▼▼▼
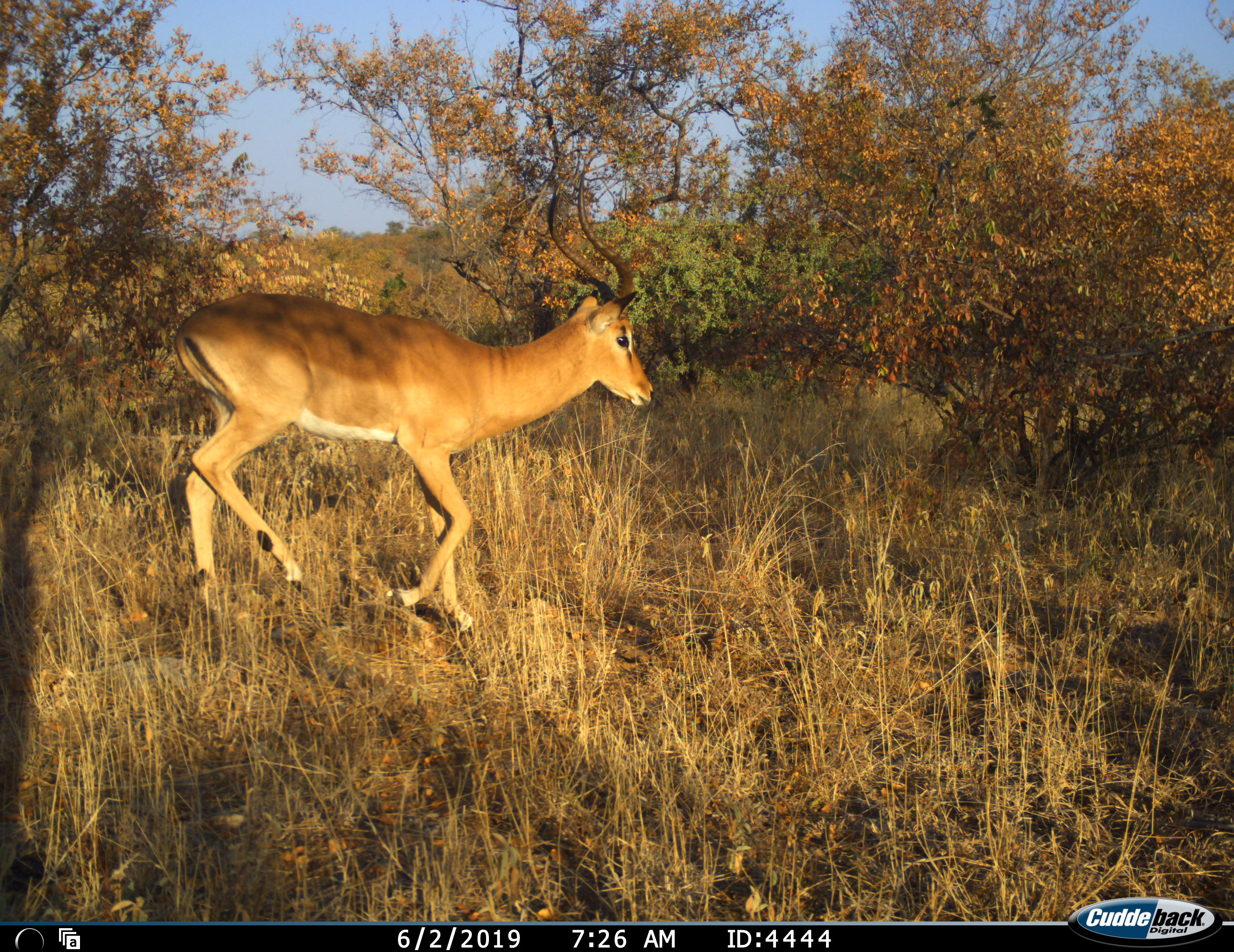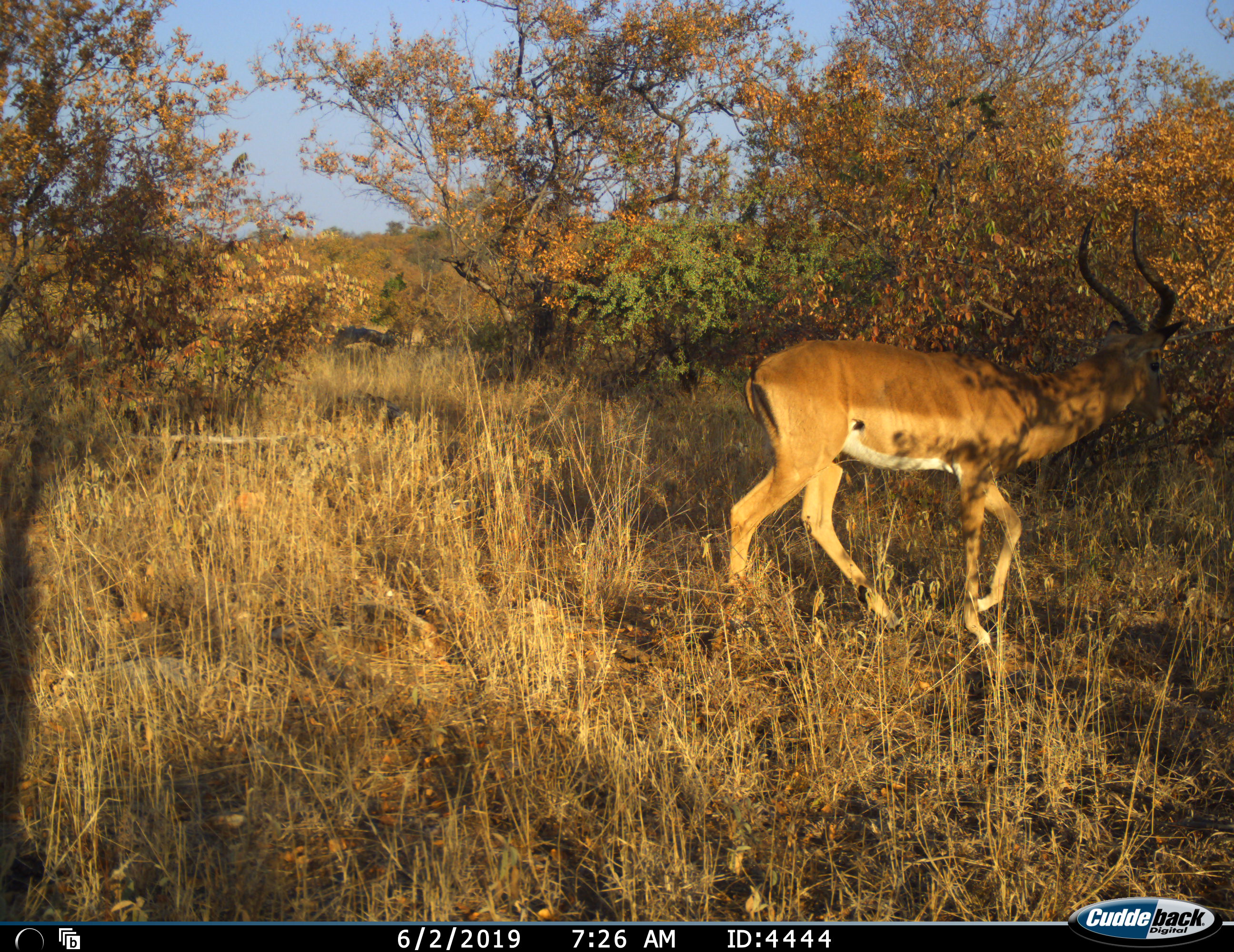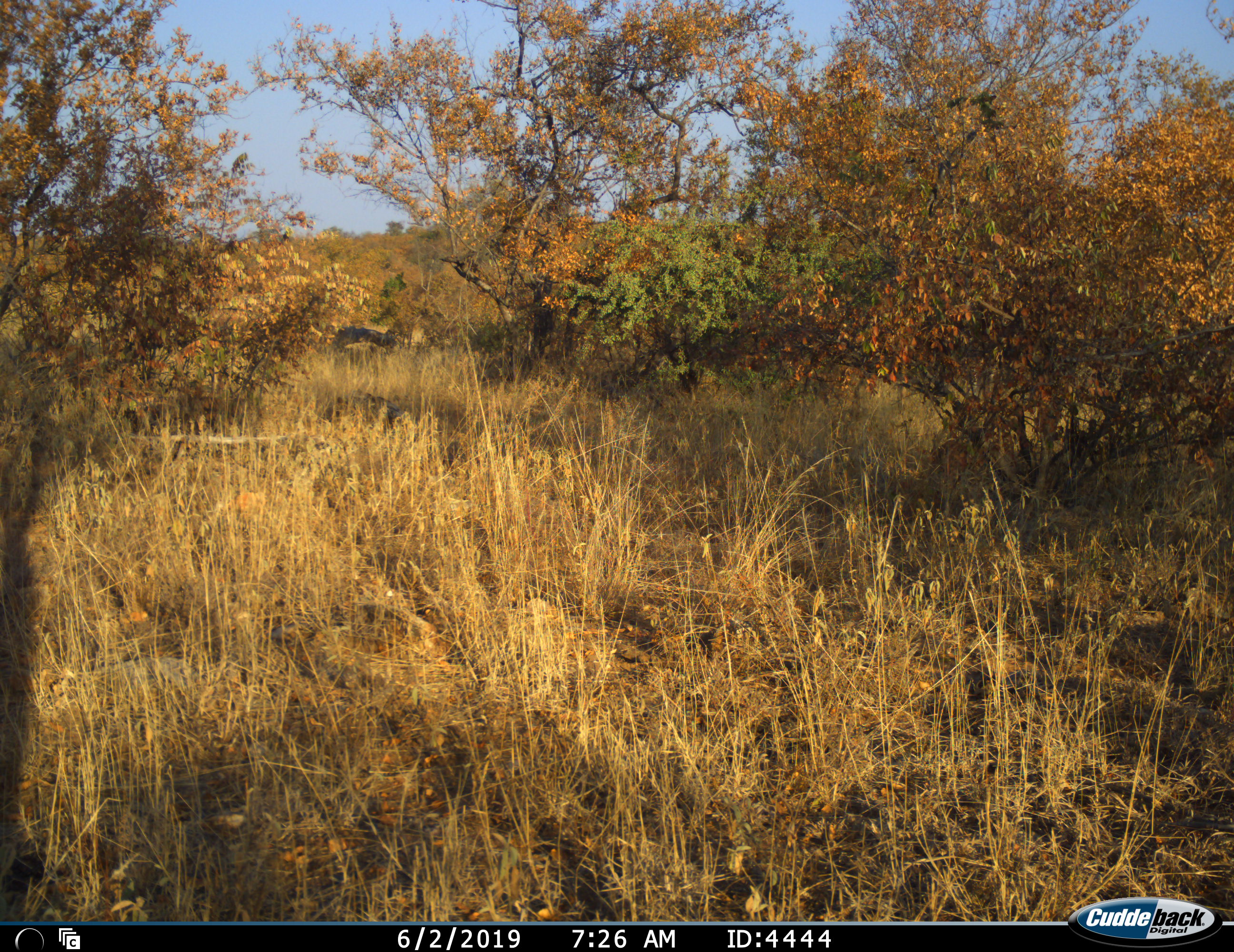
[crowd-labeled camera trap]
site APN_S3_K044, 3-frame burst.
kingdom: Animalia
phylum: Chordata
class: Mammalia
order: Artiodactyla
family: Bovidae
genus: Aepyceros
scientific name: Aepyceros melampus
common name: impala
Impala (Aepyceros melampus), count 1. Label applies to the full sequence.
▲▲▲
Exercise prompt.
Print all the lines above again exactly, without any pictures.

Written reply.
[crowd-labeled camera trap]
site APN_S3_K044, 3-frame burst.
kingdom: Animalia
phylum: Chordata
class: Mammalia
order: Artiodactyla
family: Bovidae
genus: Aepyceros
scientific name: Aepyceros melampus
common name: impala
Impala (Aepyceros melampus), count 1. Label applies to the full sequence.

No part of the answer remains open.